◆ **What is being asked**
Could you restate exactly the lines that begin at the line with "class: Mammalia" and end at the final line of the data?

---

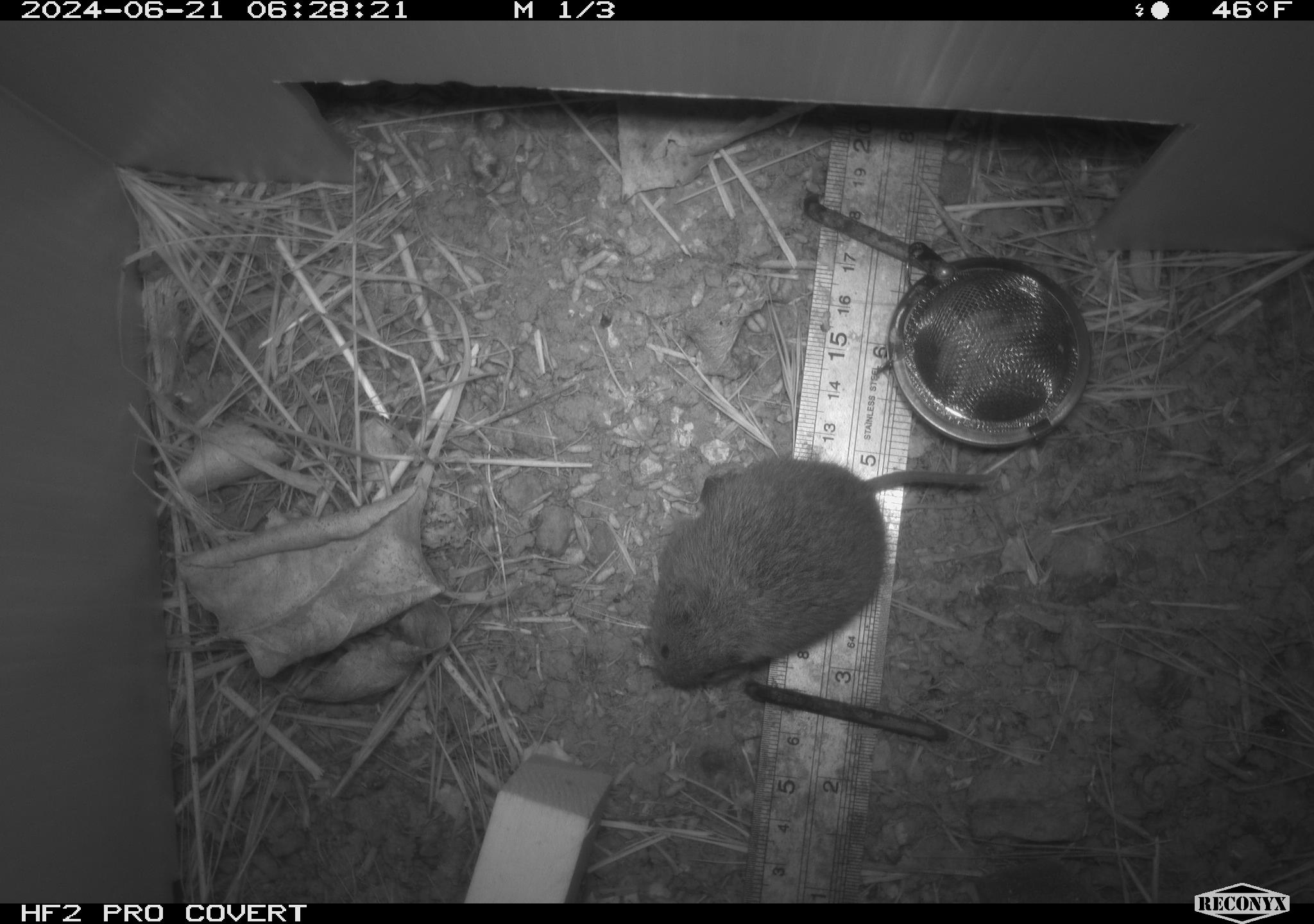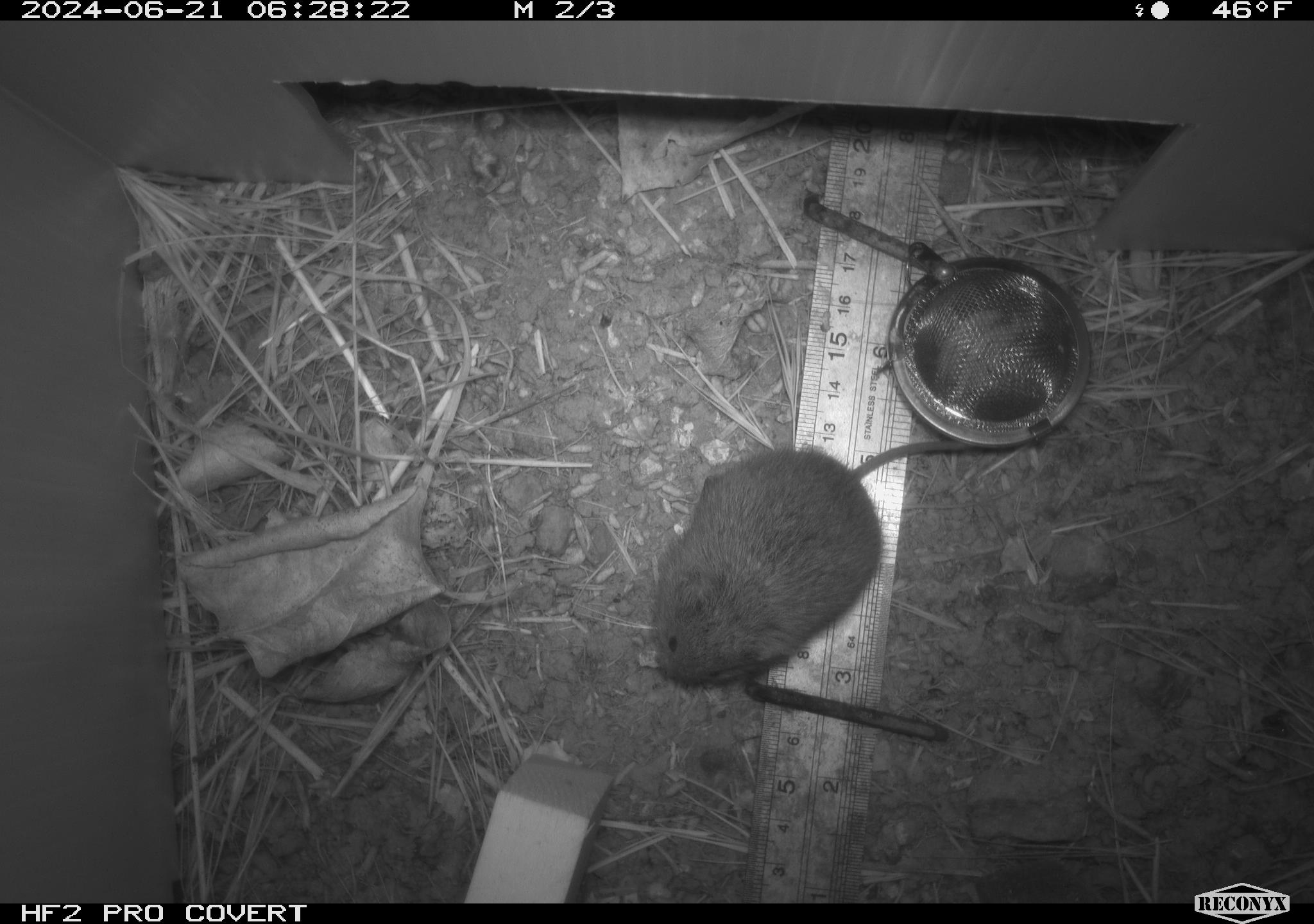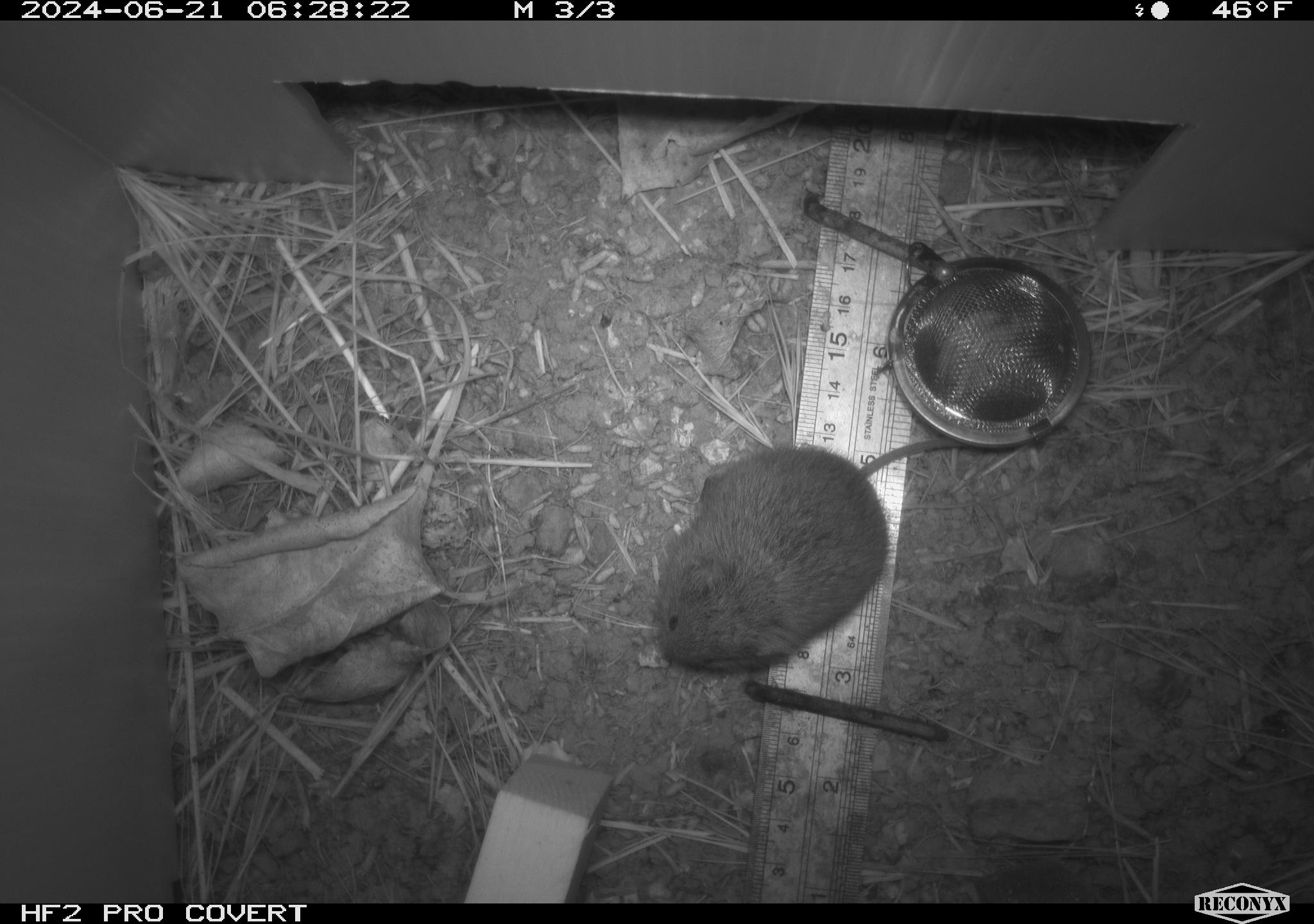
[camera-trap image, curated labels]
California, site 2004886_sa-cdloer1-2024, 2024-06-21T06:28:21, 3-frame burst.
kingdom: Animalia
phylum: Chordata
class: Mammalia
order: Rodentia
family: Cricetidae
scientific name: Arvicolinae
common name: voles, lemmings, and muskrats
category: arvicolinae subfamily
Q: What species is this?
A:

---

◆ **Solution for this problem**
class: Mammalia
order: Rodentia
family: Cricetidae
scientific name: Arvicolinae
common name: voles, lemmings, and muskrats
category: arvicolinae subfamily
Q: What species is this?
A:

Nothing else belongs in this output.